Python security patterns

Python’s standard library and common packages have well-known unsafe defaults. Most are documented; some are still encountered in production code years after the safer alternative became available.

YAML parsing

PyYAML’s yaml.load() with no explicit Loader executes arbitrary Python when it encounters !!python/object and related tags. A crafted YAML document can run any code the Python process can run:

import yaml

# unsafe: executes Python via !!python/object tags
data = yaml.load(user_input)

# safe: restricted parser, no code execution
data = yaml.safe_load(user_input)

Since PyYAML 6.0 yaml.load() without an explicit Loader emits a warning. Passing Loader=yaml.FullLoader is not sufficient for untrusted input; SafeLoader (used by yaml.safe_load()) restricts parsing to scalar types and collections.

pickle

Python’s pickle module can execute arbitrary code during deserialization. The __reduce__ method on a class controls how instances are serialized and deserialized; an attacker who controls pickle bytes controls what runs:

import pickle


# unsafe: any code the attacker encodes runs here
def load_from_cache(data: bytes):
    return pickle.loads(data)

Insecure deserialisation covers the attack patterns built on this execution primitive.

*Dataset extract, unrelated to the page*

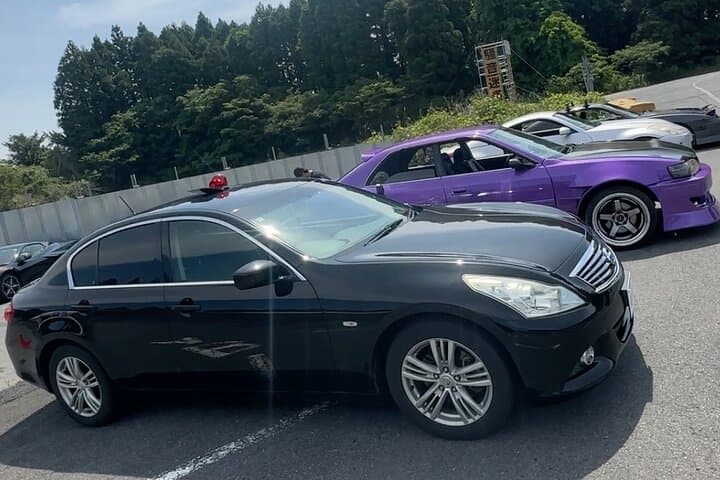 Ride Along Drifting Experience & Replica Police Chase Tokyo Drift — photo 13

JSON carries no executable semantics and is the appropriate format for data that crosses trust boundaries:

import json


def load_from_cache(data: str) -> dict:
    return json.loads(data)

When typed Python objects are needed across a boundary, deserializing from JSON into a Pydantic model gives both structure and validation without execution risk.

subprocess and shell invocation

subprocess.run() with a list does not invoke a shell. Shell metacharacters in user-supplied arguments are treated as literal strings:

import subprocess

# safe: list form, no shell
subprocess.run(["convert", input_path, output_path], check=True, capture_output=True)

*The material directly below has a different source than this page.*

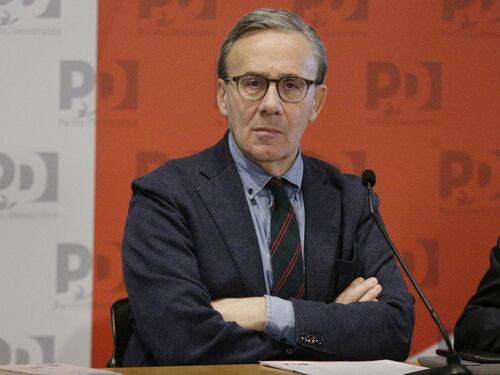 Walter Verini: "No ai diktat sul fine vita. A Ruffini dico: inutile un centro nell'area Pd"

# unsafe: shell=True passes the string to /bin/sh
subprocess.run(f"convert {input_path} {output_path}", shell=True)

os.system() and os.popen() always invoke a shell. Both carry the same injection risk as subprocess.run(..., shell=True). When a shell is genuinely required (for pipes or shell built-ins), shlex.quote() wraps each user-controlled value:

import shlex, subprocess

cmd = f"grep {shlex.quote(pattern)} {shlex.quote(logfile)}"
result = subprocess.run(cmd, shell=True, capture_output=True, text=True)

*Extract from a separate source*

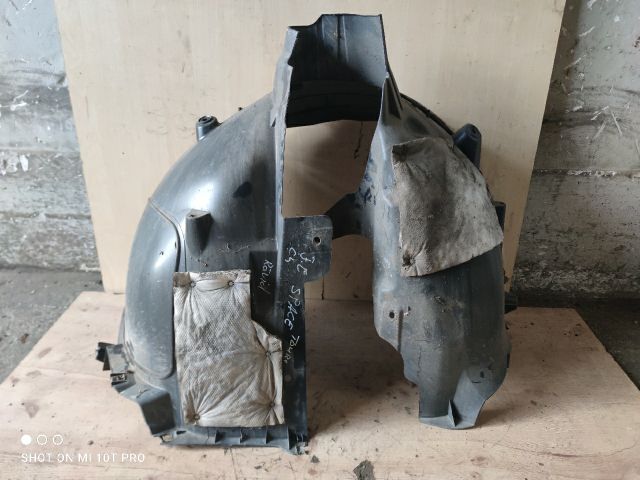 bontott CITROËN C4 PICASSO Jobb első Dobbetét (Kerékjárati, Műanyag)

Prefer the list form where the command structure allows it.

Jinja2 template injection

Environment(autoescape=True) is the safe default for HTML templates; it escapes output at render time. The dangerous pattern is passing user-controlled content as a template string rather than as a variable:

from jinja2 import Environment

env = Environment(autoescape=True)

# safe: user_value is a variable, not part of the template
template = env.from_string("Hello, {{ name }}!")
output = template.render(name=user_value)

# unsafe: user controls the template itself; Jinja2 expressions execute before escaping
template = env.from_string(user_supplied_template)
output = template.render()

autoescape=True does not protect against template injection because the payload runs before escaping is applied. The fix is to ensure no user-controlled data reaches from_string() or render_template_string(). The server-side template injection attack page covers the exploitation side.

TLS verification

requests.get(url, verify=False) disables TLS certificate verification entirely. The connection is encrypted, but the application accepts any certificate, including those from a man-in-the-middle. This pattern appears in development to skip certificate errors and tends to stay in production:

import requests

# unsafe: accepts any certificate
response = requests.get(url, verify=False)

# safe: default behaviour verifies the certificate chain
response = requests.get(url)

If the problem is a self-signed or internal CA certificate, the correct fix is to pass the CA bundle path as verify="/path/to/ca-bundle.pem", not to disable verification.

eval and safe alternatives

eval() executes an arbitrary Python expression. ast.literal_eval() evaluates Python literals only (strings, numbers, lists, dicts, tuples, booleans, None) and raises on anything else:

import ast

# unsafe: runs any Python expression
result = eval(user_input)

# safe: literals only, no function calls or imports
result = ast.literal_eval(user_input)

ast.literal_eval() is appropriate for deserializing simple Python-format data (configuration values, structured constants). It is not a general-purpose expression evaluator; for that, a purpose-built library with explicit resource limits is more appropriate.